En cas de maintien d'une partie du salaire par l'employeur, le salarié devra transmettre à l'employeur et dans les mêmes délais, les informations qu'il communique à la sécurité sociale.

L'employeur pourra faire procéder à tout contrôle médical qu'il jugera nécessaire.

En cas de contestation par le salarié de l'avis donné par le médecin chargé de ce contrôle, il aura la possibilité de faire appel devant un médecin expert désigné par accord entre son médecin et le médecin contrôleur désigné par l'employeur.

L'ensemble de ces dispositions ne saurait faire obstacle à l'application des dispositions légales concernant le licenciement quand les exigences du service imposent le remplacement du malade, sous réserve des articles L. 1232-2 et L. 1132-1 du code du travail.

Dans ce cas, l'intéressé conserve jusqu'à l'expiration du délai de 5 ans à compter du début de son absence, un droit de priorité d'embauche pour reprendre son ancien emploi, s'il redevenait disponible. S'il désire bénéficier de cette priorité, il lui faut avertir son employeur, avec toutes justifications utiles, au moins 3 mois à l'avance, de la date à partir de laquelle il sera en état de reprendre son travail.

À l'issue de son absence, le salarié doit être affecté en priorité dans l'emploi qu'il occupait antérieurement à son absence, à défaut dans un emploi vacant de sa catégorie.

L'arrêt de travail pour maladie ou accident du travail n'a aucun effet sur l'évolution de carrière.

Les structures devront veiller tout particulièrement à rechercher toutes les mesures telles que, transformations ou mutations de poste de travail ainsi que le reclassement des salariés déclarés inaptes par le médecin du travail.

Congés pour accident du travail et maladie professionnelle

Article 5.10

En cas d'accident de travail ou maladie professionnelle dûment reconnus par la sécurité sociale (art. L. 415 du code de la sécurité sociale) et entraînant un arrêt de travail, le salarié bénéficie du maintien de son salaire mensuel net jusqu'à la prise en charge par le régime de prévoyance.

Le bénéfice des dispositions du présent article vise exclusivement les accidents du travail et les maladies professionnelles reconnues par la sécurité sociale, à partir du premier jour d'embauche.

Ces dispositions sont applicables tant à l'arrêt pour l'accident du travail qu'aux différentes rechutes lui faisant suite.

A l'issue des périodes de suspension, le salarié déclaré apte par le médecin du travail retrouve son emploi ou un emploi similaire assorti d'une rémunération équivalente.

Les conséquences de l'accident du travail ne peuvent entraîner aucun retard de promotion ou d'avancement au sein de la structure.

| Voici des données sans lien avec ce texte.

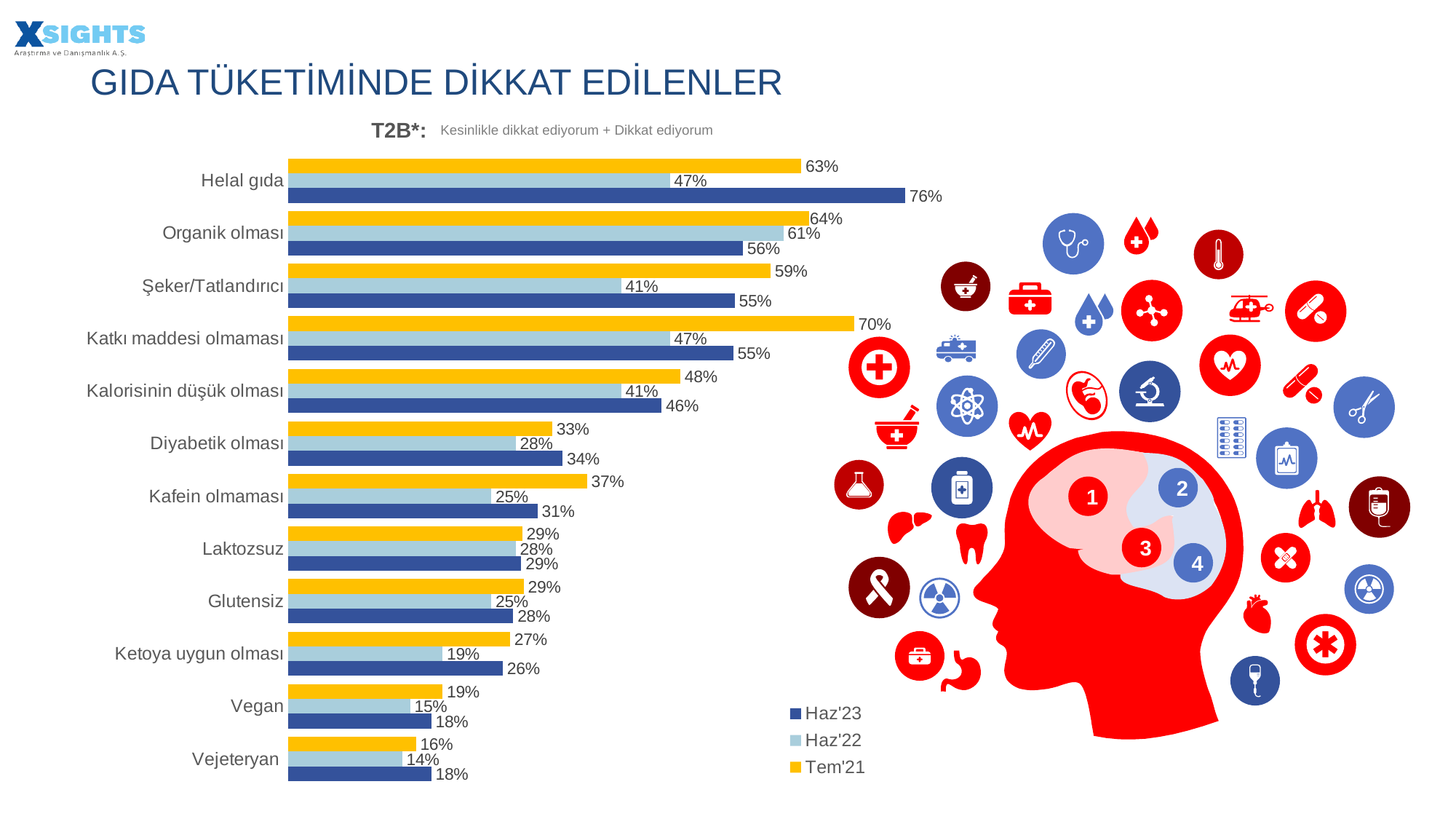
How many categories are shown on the chart? 12 What is the Haz'22 value for Organik olması? 61% What is the Haz'23 value for Helal gıda? 76% Which series is shown in yellow in the legend? Tem'21 How many series does the legend list? 3 What is the Haz'22 value for Vegan? 15% What is the Tem'21 value for Katkı maddesi olmaması? 70% What is the difference between the Haz'23 and Haz'22 values for Helal gıda? 29 percentage points What kind of chart is shown on the slide? Bar chart Which is larger for Organik olması: the Tem'21 value or the Haz'23 value? Tem'21 Which category has the highest Haz'23 value? Helal gıda Which category has the lowest Haz'22 value? Vejeteryan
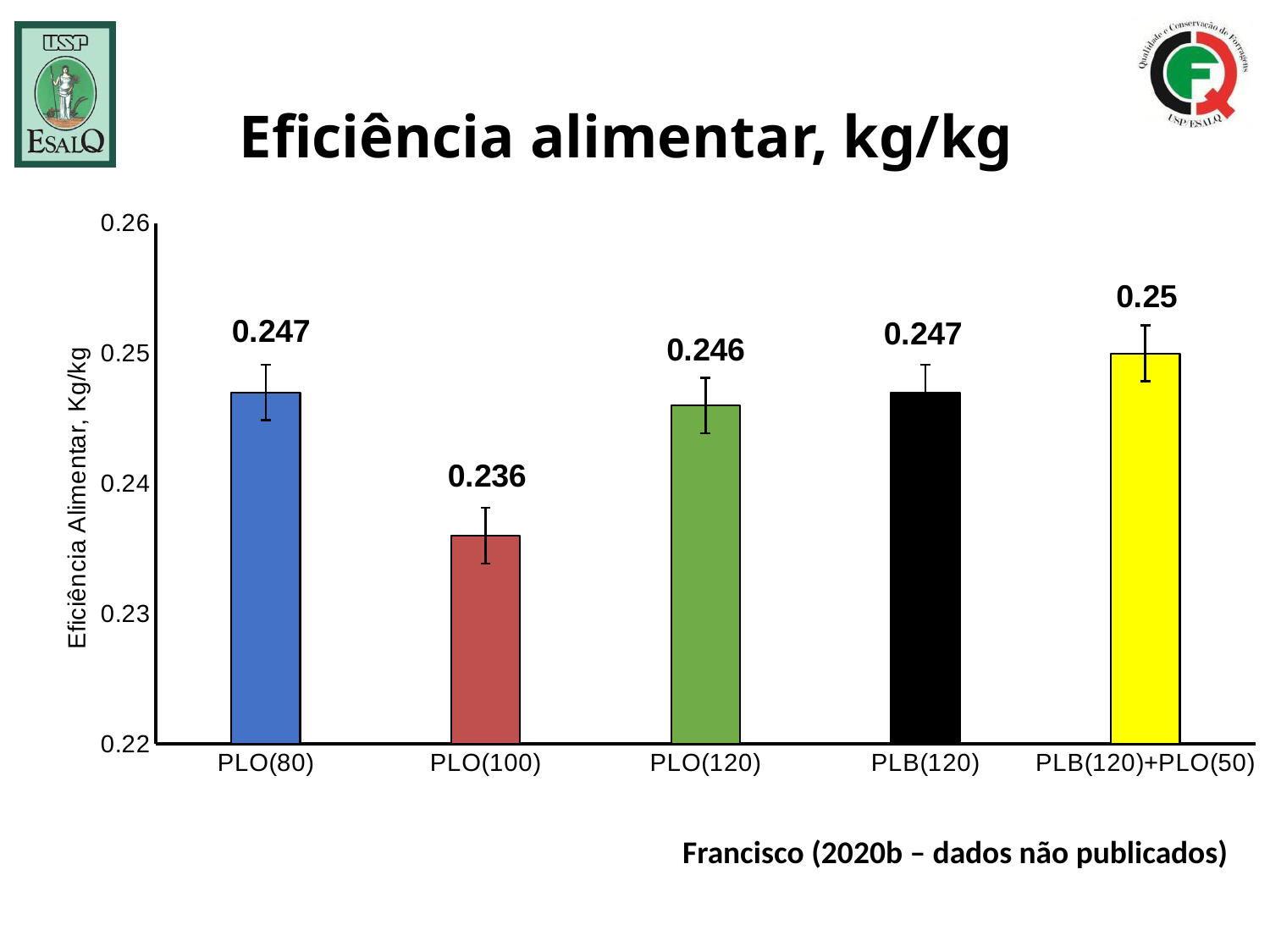
What is the value for PLB(120)+PLO(50)? 0.25 What is the y-axis label of the chart? Eficiência Alimentar, Kg/kg What is the value for PLO(100)? 0.236 What kind of chart is shown? bar chart What is the value for PLO(120)? 0.246 What is the value for PLO(80)? 0.247 What is the difference between the values for PLB(120)+PLO(50) and PLO(100)? 0.014 How many categories are shown on the x axis? 5 Is the value for PLO(100) greater or less than 0.24? less Which is larger, the value for PLO(80) or the value for PLO(100)? PLO(80) Which category has the highest value? PLB(120)+PLO(50) Which category has the lowest value? PLO(100)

Lorsque le salarié est déclaré inapte à reprendre l'emploi qu'il occupait, l'employeur est tenu de lui proposer un autre emploi approprié à ses capacités et aussi comparable que possible à l'emploi précédent.

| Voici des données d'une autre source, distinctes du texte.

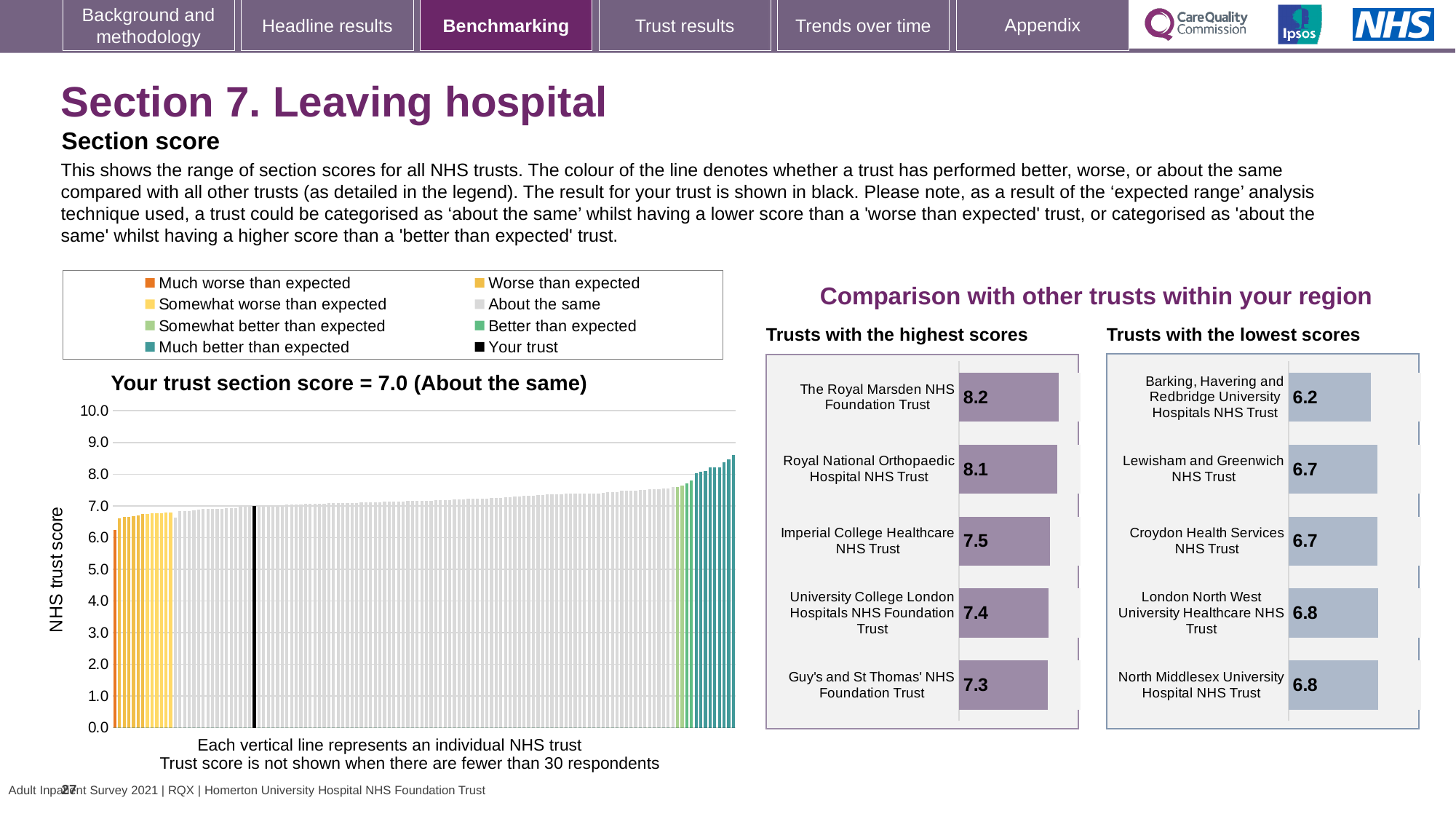
In the 'Trusts with the lowest scores' chart, what is the difference between the scores of North Middlesex University Hospital NHS Trust and Barking, Havering and Redbridge University Hospitals NHS Trust? 0.6 In the main section score chart on the left, what is the section score for your trust? 7.0 In the 'Trusts with the highest scores' chart, which has the larger score: Royal National Orthopaedic Hospital NHS Trust or Imperial College Healthcare NHS Trust? Royal National Orthopaedic Hospital NHS Trust In the 'Trusts with the highest scores' chart, what is the difference between the scores of The Royal Marsden NHS Foundation Trust and Guy's and St Thomas' NHS Foundation Trust? 0.9 In the 'Trusts with the highest scores' chart, what is the score for The Royal Marsden NHS Foundation Trust? 8.2 In the 'Trusts with the highest scores' chart, which trust has the highest score? The Royal Marsden NHS Foundation Trust In the 'Trusts with the lowest scores' chart, what is the score for Barking, Havering and Redbridge University Hospitals NHS Trust? 6.2 In the 'Trusts with the highest scores' chart, what is the score for Guy's and St Thomas' NHS Foundation Trust? 7.3 How many trusts are shown in the 'Trusts with the lowest scores' chart? 5 How many entries does the legend of the main section score chart on the left list? 8 In the main section score chart on the left, do the trust scores rise or fall from left to right along the x axis? rise In the 'Trusts with the lowest scores' chart, which trust has the lowest score? Barking, Havering and Redbridge University Hospitals NHS Trust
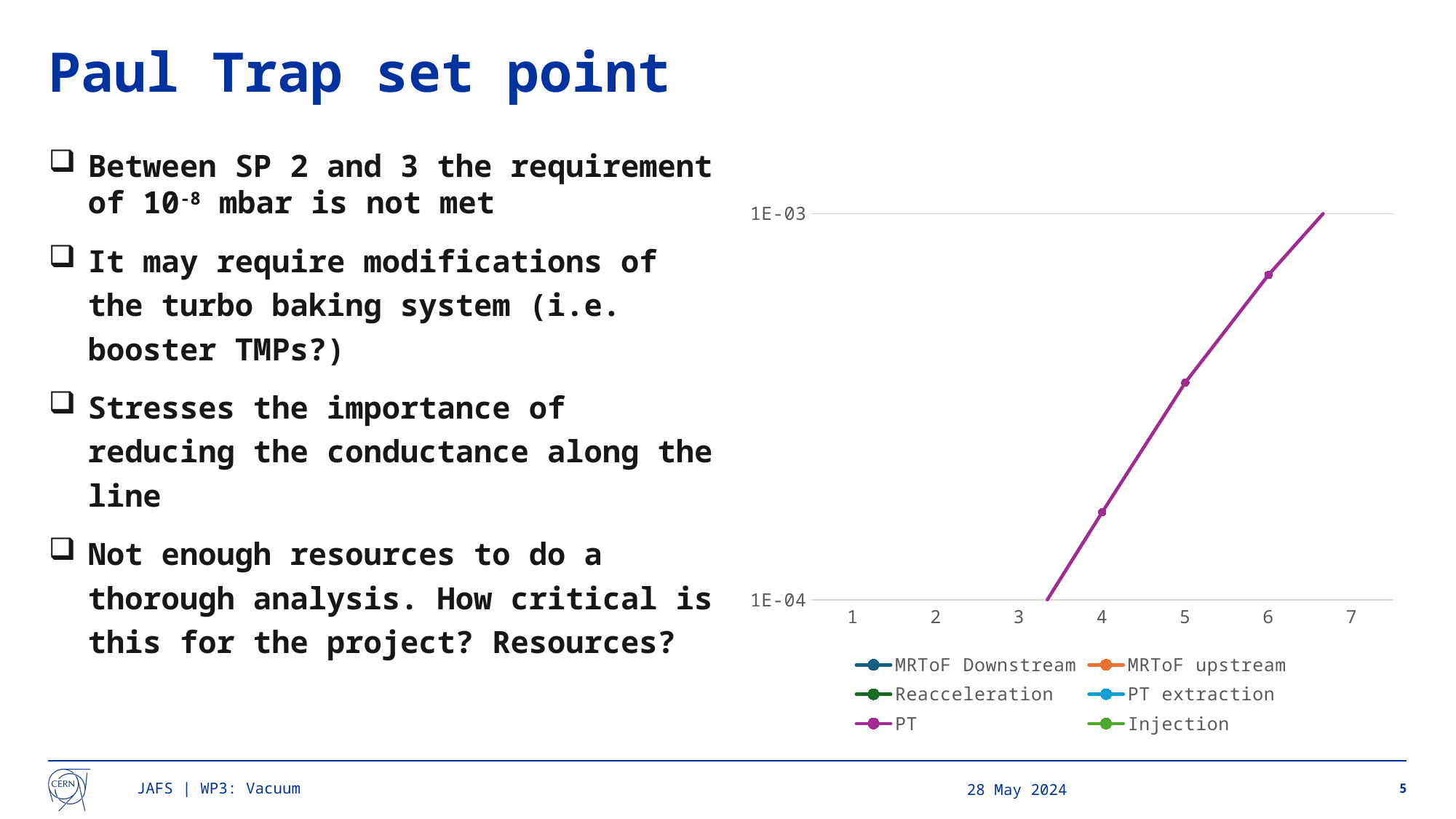
Among the marked PT data points, at which x value is the value highest? 6 Is the PT value at x = 5 greater or less than 1E-03? less Which is larger, the PT value at x = 6 or the PT value at x = 4? x = 6 How many marked data points are visible on the PT line? 3 What kind of chart is shown on the slide? line chart Which series is the only one visibly plotted on the chart? PT What colour is the PT series in the legend? magenta Among the marked PT data points, at which x value is the value lowest? 4 Does the PT line rise or fall as the x value increases from 4 to 6? rises Is the PT value at x = 4 greater or less than 1E-04? greater Is the PT value at x = 6 greater or less than 1E-03? less How many series does the chart legend list? 6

Dans le cas d'une impossibilité justifiée de procéder au reclassement du salarié dans son emploi ou de refus légitime de celui-ci d'occuper un autre emploi proposé, la rupture du contrat de travail pourra intervenir conformément aux règles légales (art. L. 1226-10 du code du travail). Elle ouvrira droit au bénéfice des indemnités conventionnelles de licenciement.

Congé de maternité, de paternité ou d'adoption et congé parental

Article 5.11

Les salarié (e) s comptant 1 année de service effectif dans la structure auront droit pendant toute la durée de leur congé de maternité ou de paternité légal ou bien de leur congé d'adoption légal au maintien de leur salaire net.

Le congé parental est accordé suivant les conditions légales en vigueur.

Délai-congé

Article 8.3

Le délai-congé est de :

- 3 mois en cas de démission ;

- 3 mois en cas de licenciement (sauf faute grave ou lourde).

Pendant la période du délai-congé, le cadre licencié ou démissionnaire, bénéficie de 50 heures par mois pour la recherche d'un emploi. Ces heures sont rémunérées sauf en cas de démission.

Ces heures sont déterminées soit par accord entre les deux parties, soit, à défaut d'accord, 1 jour au gré de l'employeur,1 jour au gré du salarié. Avec l'accord de l'employeur, elles peuvent être cumulées en fin de préavis.

Congé maladie

Article 8.6

S'appliquent les dispositions prévues à l'article 5.9 de la présente convention collective.